Last Saturday a fault line in the heavens cracked opened the skies and gold poured down on the Finger Lakes. I like to think it was a sneak preview.
Sun licked halfmoon waves on the lake with diamond glitters of light glistening to the shore while also piercing the liquid glass with radiance. The brilliant blanket of light illuminated the cold water and spread out upon the rocky bottom, causing small ringlets of shadow to shimmy over the smooth stones. Further out, where the bottom could still be seen from the shore, bald sandy spots were tinged slate blue by the cloudless sky overhead. It was that kind of a day.

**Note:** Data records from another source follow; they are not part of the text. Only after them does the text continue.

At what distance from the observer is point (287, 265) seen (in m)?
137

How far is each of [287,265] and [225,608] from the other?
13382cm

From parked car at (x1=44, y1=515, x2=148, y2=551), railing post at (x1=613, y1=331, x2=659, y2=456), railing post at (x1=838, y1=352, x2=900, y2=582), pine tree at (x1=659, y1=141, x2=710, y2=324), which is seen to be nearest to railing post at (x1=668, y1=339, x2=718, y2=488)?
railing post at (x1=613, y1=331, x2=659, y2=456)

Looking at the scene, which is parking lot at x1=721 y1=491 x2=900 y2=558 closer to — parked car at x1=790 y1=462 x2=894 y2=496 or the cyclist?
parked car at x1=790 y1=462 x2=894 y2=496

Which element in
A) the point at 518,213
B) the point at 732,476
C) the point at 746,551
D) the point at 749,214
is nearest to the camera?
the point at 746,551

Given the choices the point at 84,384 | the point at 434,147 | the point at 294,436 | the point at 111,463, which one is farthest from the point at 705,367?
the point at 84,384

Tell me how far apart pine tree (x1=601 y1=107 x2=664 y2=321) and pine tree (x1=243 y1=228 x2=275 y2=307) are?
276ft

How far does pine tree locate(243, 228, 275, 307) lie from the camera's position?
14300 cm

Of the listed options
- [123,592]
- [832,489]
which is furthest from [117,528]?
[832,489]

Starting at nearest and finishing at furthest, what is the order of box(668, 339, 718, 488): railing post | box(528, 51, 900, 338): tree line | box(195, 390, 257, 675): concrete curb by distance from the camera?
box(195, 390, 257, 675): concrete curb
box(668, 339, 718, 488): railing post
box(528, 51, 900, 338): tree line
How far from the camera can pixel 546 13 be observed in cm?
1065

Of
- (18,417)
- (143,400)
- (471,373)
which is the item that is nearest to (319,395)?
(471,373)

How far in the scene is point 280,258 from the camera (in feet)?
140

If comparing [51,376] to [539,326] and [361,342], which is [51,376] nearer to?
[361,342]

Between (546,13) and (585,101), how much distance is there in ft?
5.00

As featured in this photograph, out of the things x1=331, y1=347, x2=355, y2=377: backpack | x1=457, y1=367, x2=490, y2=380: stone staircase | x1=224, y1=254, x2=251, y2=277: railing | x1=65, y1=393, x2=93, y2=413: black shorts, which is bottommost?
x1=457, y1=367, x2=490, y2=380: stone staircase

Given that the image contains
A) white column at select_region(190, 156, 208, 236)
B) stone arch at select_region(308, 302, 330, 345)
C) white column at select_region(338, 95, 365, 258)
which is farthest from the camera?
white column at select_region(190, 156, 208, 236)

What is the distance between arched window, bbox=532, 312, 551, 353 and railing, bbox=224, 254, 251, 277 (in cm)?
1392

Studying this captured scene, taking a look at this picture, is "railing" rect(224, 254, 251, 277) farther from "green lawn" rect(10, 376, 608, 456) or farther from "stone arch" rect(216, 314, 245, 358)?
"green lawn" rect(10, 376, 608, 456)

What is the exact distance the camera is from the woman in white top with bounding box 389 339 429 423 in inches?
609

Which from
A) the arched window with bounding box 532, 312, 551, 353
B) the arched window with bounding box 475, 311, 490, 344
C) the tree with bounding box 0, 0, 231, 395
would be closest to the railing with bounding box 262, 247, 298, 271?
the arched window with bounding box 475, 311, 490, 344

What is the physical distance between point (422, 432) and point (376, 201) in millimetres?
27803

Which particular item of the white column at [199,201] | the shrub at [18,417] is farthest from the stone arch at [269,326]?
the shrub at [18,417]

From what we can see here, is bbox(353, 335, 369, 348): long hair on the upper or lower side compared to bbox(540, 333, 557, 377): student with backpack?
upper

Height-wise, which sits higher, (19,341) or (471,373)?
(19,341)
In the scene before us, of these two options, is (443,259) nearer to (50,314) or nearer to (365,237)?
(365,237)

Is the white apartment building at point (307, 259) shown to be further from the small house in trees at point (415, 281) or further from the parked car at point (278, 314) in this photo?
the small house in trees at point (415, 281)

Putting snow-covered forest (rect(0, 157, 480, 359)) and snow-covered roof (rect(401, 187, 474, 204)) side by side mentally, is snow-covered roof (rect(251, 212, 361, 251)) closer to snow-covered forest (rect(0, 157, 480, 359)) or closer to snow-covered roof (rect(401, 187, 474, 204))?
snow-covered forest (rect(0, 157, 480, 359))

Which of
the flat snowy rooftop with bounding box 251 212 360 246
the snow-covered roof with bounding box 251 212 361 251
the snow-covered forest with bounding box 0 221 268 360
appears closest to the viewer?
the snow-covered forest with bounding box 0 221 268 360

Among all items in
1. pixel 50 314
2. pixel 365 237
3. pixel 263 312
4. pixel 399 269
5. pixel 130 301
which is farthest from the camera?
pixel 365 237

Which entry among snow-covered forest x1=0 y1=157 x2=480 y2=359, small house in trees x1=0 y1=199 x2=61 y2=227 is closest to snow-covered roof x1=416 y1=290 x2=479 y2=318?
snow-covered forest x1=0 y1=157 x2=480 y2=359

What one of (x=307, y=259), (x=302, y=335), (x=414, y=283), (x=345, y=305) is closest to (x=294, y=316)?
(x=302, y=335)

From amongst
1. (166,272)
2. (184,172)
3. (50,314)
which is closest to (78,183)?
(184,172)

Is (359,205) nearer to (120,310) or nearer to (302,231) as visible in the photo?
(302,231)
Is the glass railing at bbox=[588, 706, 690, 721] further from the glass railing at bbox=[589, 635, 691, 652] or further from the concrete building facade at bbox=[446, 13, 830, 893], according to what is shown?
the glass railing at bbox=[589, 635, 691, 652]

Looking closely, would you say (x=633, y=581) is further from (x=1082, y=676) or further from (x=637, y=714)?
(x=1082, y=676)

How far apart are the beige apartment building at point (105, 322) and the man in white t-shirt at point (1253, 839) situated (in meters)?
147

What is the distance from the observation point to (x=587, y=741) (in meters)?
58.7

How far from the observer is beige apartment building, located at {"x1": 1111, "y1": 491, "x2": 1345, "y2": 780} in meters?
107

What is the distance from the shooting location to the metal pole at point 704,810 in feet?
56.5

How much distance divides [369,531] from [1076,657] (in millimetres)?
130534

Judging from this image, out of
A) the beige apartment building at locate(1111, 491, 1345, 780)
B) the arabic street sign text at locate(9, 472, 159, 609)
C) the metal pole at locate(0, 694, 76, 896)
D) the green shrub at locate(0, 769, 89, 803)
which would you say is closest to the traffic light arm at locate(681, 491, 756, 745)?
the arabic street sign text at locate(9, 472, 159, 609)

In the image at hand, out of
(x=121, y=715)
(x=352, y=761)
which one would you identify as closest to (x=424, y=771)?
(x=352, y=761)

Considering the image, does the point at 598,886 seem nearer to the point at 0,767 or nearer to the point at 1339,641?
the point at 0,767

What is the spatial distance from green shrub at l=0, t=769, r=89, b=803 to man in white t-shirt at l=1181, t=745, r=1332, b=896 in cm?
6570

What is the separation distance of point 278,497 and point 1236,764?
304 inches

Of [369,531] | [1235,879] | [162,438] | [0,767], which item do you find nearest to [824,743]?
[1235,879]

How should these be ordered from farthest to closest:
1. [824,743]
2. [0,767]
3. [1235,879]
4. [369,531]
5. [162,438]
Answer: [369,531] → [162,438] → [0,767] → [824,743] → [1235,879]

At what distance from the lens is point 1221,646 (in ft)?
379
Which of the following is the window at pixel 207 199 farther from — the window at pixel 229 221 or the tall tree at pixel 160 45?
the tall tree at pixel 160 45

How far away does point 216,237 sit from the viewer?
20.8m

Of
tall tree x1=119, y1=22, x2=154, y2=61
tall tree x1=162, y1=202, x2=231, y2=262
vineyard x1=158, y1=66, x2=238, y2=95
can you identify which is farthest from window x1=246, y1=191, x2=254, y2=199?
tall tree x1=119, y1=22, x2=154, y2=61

A blue-ribbon performance showing off Geneva, my wife remarked, referring to all the visitors attending the Hobart William Smith graduation. In spite of a long to-do list for the day we were unable to resist walking the dog along the lake, beginning at the tunnel. The playground next to the wine ice cream joint swarmed with gleeful energy. We pressed on. Near Long Pier we took our seats to enjoy the opera at the Martin House, watching an avian drama unfold. Scores of the birds flew in and out, miraculously shrinking to squeeze through tiny holes and then presumably, out of sight and danger, feeding their young.
The dog insisted we keep going. A spanky clean white Sundancer, one of those cruise and fish kind of yachts, was being unloaded at the boat launch, and waiting in line behind it, a huge pontoon party craft. We walked on.
The I LOVE NY playground at the Finger Lakes Welcome Center was a beehive of excitement. “Daddy, daddy, daddy!” some voice cried out in hopes of being noticed, while bodies big and small crawled up and down and over and around brightly colored obstacles. Friends and families huddled and sprawled on the deck outside the Welcome Center sipping drinks. I saw one woman inside, wobbling for balance as she tried to stay on the dotted lines tracing a trail between lakes and landmarks on the map imbedded in the floor. “Don’t get lost,” I warned. She looked up, chuckled, and lost her balance.
Onward we walked into the warmth and sun. There were nearly as many dogs as people, all more or less friendly with our extraverted Labrador. Whether it was the guilt of errands and work we had to get done calling us, or the thought of coffee, we finally turned around. But then, with drinks in hand, the chairs in front of the Welcome Center seemed just too inviting to ignore. We sat down. The dog curled up in the shade underneath the table after ferreting out every morsel of abandoned food. Any urgency evaporated and we lingered. So many people to watch, so many colors to soak in, the breeze and warmth and just plain beauty of it all was delicious.
Looking down the lake from the Welcome Center toward the Ramada, recognizing how different and wonderful it is from just two years ago, both of us welled up with gratitude for this public resource and for those who designed and manage it.